I let my gaze fall to the floor, because of course I don’t. I don’t think anyone consciously does. “I just . . .. It hurts so much,” I grumble through trembling lips. 

“I know, baby. But you can’t have the good without the bad. Remember this pain, but don’t let it feed on you. Remember the good times, too,” she instructs, pressing her finger to the middle of my forehead. When she does, a reel of some of my favorite times with her plays through my mind. I remember being so small she could hold me and help fly me through the air like a plane. I remember bouncing on her knee and giggling. I remember the myriad of Bingo nights. I remember this one time after school, when I told her about how someone I thought I really liked was dating someone else, she stayed up with me and we baked a bunch of desserts and played different card games until it was the next day. I remember all of these moments and more and a warmth fills my heart the same way she did. The same way standing in her kitchen and smelling her baking does. 

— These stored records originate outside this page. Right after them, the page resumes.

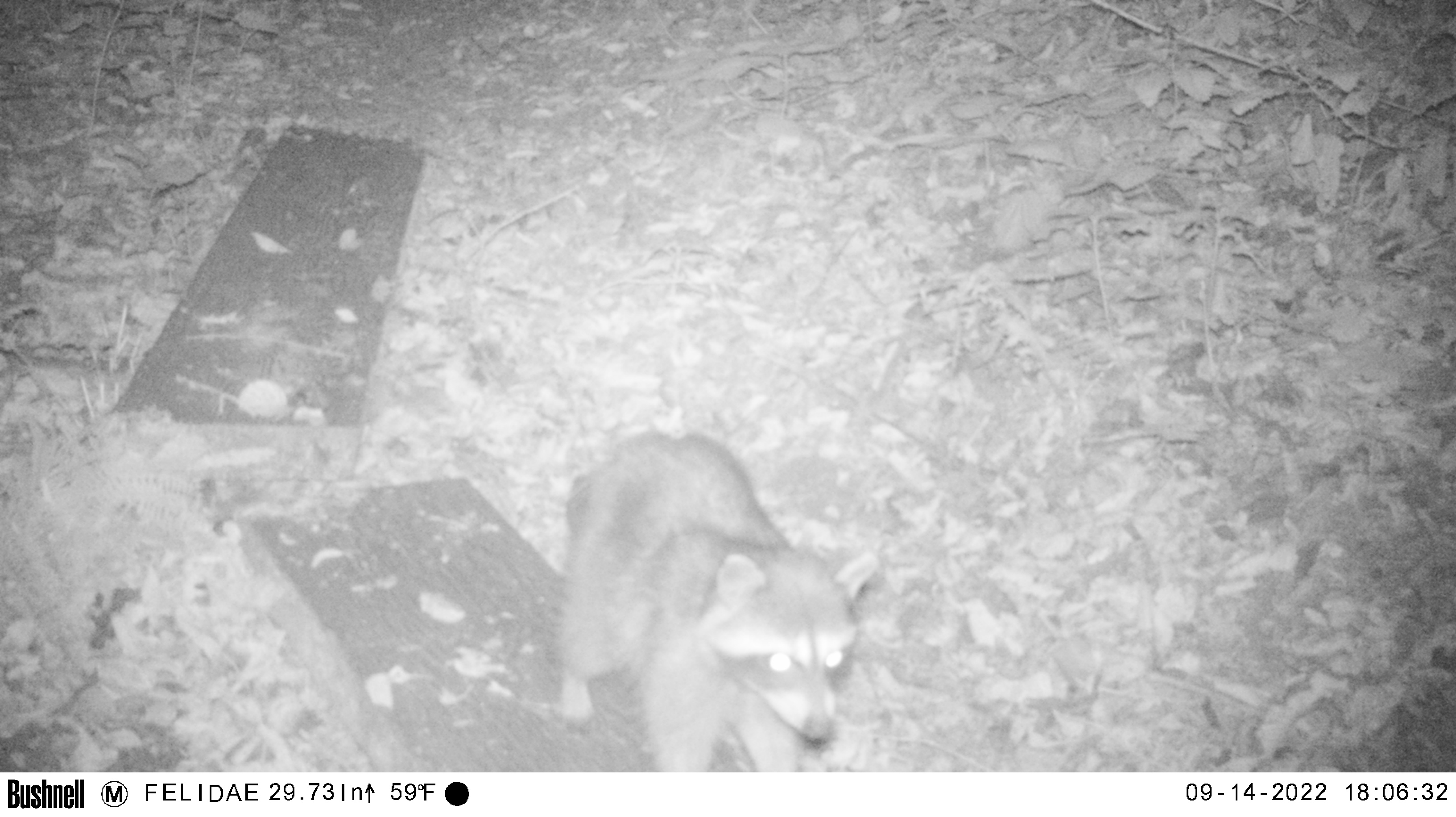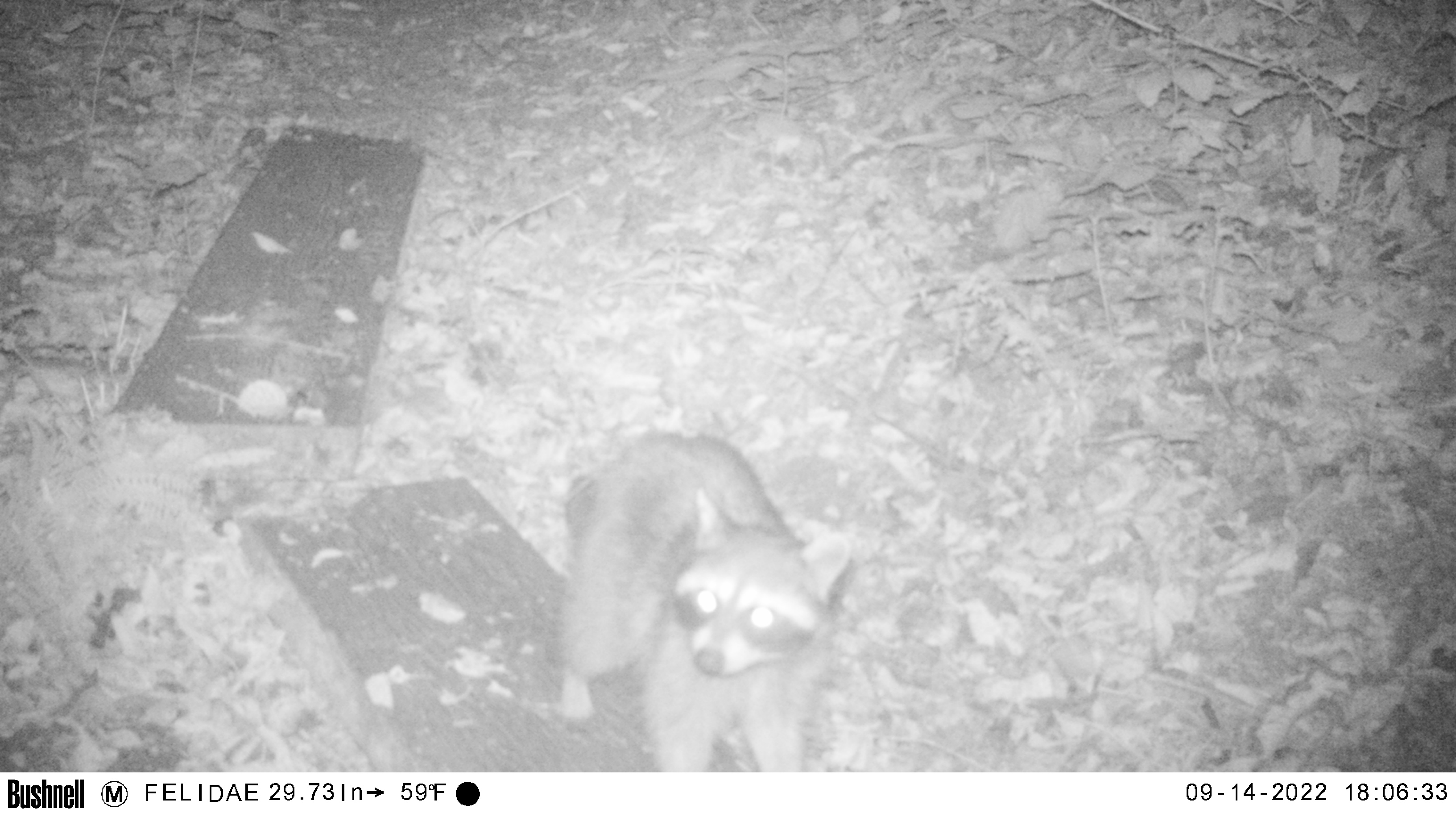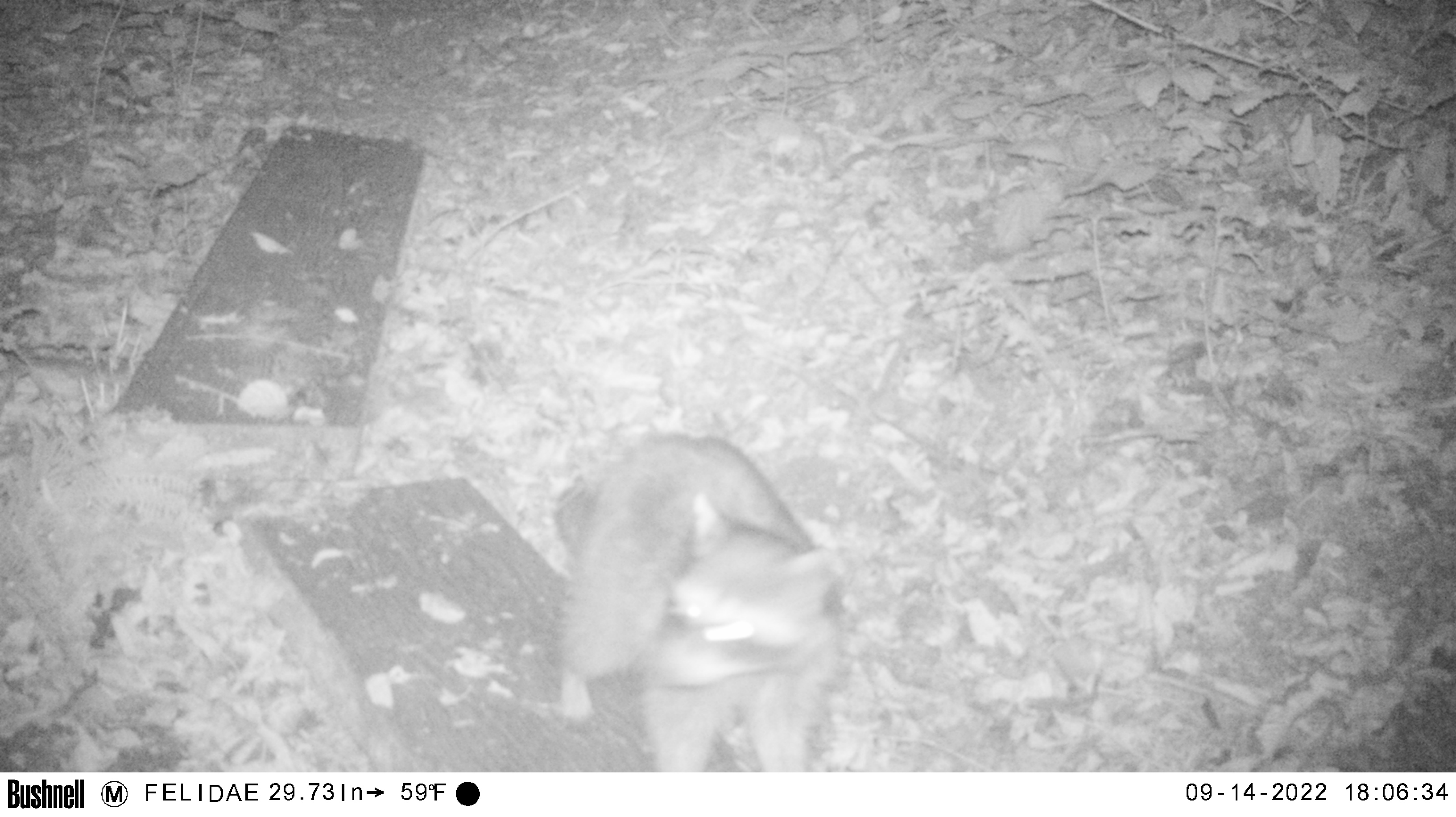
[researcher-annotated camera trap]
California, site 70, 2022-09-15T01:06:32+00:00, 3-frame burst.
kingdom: Animalia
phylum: Chordata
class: Mammalia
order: Carnivora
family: Procyonidae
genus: Procyon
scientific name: Procyon lotor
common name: raccoon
Raccoon (Procyon lotor).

I’m still crying but there’s a small smile trying to form on my lips as I open my eyes and take in her visage again. Her thin, mischievous smile. Her bright eyes. The wrinkles around her eyes that she always touted as proof that she liked to laugh. 

“I’ll always be with you,” she reminds me, pressing her forehead to mine, “and I’ll always love you. Don’t ever forget that.” We’re hugging again and I can’t help but cry as a whirlwind of emotions continues to rattle my core. It does still hurt, but I’m also happy that I got to have this time with her and make these memories with her. I’m happy I got to know her and that we got to spend the time we had together doing fun and silly things. 

“I love you, Granny,” I whisper into her shoulder with a thankful smile. 

When I open my eyes again, I’m back on the sidewalk. My backpack has found its way to my shoulders and the sun is out. The cherries and bingo balls are gone, along with the other mementos. I wipe the remaining tears from my face, cognizant that they won’t be the last, and continue my way home.